BEIJING - Pakar kesehatan terkemuka Tiongkok mengatakan lonjakan penyakit pernapasan baru-baru ini di Tiongkok bukan disebabkan oleh mutasi baru virus korona atau defisiensi imun yang disebabkan oleh virus tersebut.
Dikutip dari The Straits Times, Direktur Pusat Medis Nasional untuk Penyakit Menular di Shanghai, Profesor Zhang Wenhong, yang juga ahli epidemiologi yang banyak membantu masyarakat Tiongkok melewati wabah Covid-19, mengatakan mycoplasma pneumoniae, patogen yang menjadi penyebab banyak infeksi akhir-akhir ini sangat berbeda dengan penyakit menular, virus korona baru yang menyebabkan Covid-19.
"Perbedaannya bahkan lebih besar dibandingkan perbedaan antara manusia dan lalat," katanya di China Central Television, Selasa (26/11).
Penolakannya ini bertentangan dengan teori-teori tidak berdasar yang membuat heboh di media sosial, dengan klaim bahwa pneumonia mikoplasma adalah versi terbaru dari Covid-19 mengingat kedua penyakit tersebut memiliki gejala yang sama, seperti sakit tenggorokan, batuk, demam tinggi, dan nyeri tubuh.
Ada juga teori yang berspekulasi bahwa kerusakan yang disebabkan oleh Covid-19 terhadap sistem kekebalan tubuh adalah penyebab wabah terbaru ini.

Data penautan ekspresi rujukan:
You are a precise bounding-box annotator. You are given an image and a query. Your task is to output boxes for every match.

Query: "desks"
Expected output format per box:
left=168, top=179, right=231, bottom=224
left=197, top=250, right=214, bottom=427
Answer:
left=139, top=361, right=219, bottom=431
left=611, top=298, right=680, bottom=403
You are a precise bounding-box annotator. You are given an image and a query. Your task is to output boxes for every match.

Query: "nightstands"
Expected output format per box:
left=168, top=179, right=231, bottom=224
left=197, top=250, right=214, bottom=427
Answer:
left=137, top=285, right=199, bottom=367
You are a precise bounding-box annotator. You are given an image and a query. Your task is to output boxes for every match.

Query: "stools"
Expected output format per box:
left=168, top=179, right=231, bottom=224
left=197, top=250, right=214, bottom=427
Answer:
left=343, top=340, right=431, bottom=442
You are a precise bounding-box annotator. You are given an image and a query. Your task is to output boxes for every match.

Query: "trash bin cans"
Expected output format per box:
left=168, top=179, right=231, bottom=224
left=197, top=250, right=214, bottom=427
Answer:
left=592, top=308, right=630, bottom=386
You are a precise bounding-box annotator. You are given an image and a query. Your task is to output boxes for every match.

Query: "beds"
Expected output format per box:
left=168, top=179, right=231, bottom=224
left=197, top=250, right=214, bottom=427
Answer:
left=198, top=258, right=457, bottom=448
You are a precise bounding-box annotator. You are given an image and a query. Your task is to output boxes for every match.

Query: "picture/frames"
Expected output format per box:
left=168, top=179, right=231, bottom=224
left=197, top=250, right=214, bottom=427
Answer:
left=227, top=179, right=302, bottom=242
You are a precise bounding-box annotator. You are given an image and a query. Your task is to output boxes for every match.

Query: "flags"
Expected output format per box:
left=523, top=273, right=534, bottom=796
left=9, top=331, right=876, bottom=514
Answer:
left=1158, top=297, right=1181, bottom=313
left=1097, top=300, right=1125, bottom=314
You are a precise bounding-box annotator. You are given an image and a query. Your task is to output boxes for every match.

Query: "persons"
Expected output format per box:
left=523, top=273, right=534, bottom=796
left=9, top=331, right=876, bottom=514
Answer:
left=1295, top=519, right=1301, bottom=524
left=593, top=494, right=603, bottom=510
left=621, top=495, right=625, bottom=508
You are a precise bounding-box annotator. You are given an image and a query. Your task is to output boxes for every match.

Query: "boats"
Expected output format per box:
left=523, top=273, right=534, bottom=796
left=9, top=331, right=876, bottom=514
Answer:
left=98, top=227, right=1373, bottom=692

**Tugas yang Diberikan**
Tolong lanjutkan berita tentang lonjakan penyakit pernapasan di Tiongkok, mulai tepat setelah kalimat terakhirnya.

**Jawaban Anda**
Berbicara dalam program yang sama, Direktur Institut Penyakit Pernapasan Beijing, Tong Zhaohui, mengatakan mikoplasma ditemukan pada awal tahun 1900-an, jauh lebih awal daripada virus korona baru. "Kedua infeksi tersebut sama sekali tidak berhubungan," katanya.
Tong mencatat wabah mikoplasma terbaru ini terutama menyerang anak-anak karena kekebalan mereka lebih lemah dibandingkan orang dewasa.
Berbagai Patogen
Pasangan ini juga berusaha menghilangkan kekhawatiran gangguan kekebalan telah menyebabkan peningkatan jumlah pasien demam yang dites positif mengidap berbagai patogen secara bersamaan, termasuk influenza, virus korona baru, dan mycoplasma pneumoniae.
Zhang mengatakan hasil tes positif untuk lebih dari satu patogen tidak perlu menjadi alasan untuk khawatir, karena hal itu bisa saja merupakan hasil dari alat tes yang lebih kuat.
Tong setuju, dengan menyatakan bahwa fenomena tersebut tidak berarti setiap patogen berkontribusi sama terhadap gejalanya. "Dokter harus menganalisis kasus per kasus untuk menentukan patogen mana yang menyebabkan orang merasa sakit," katanya.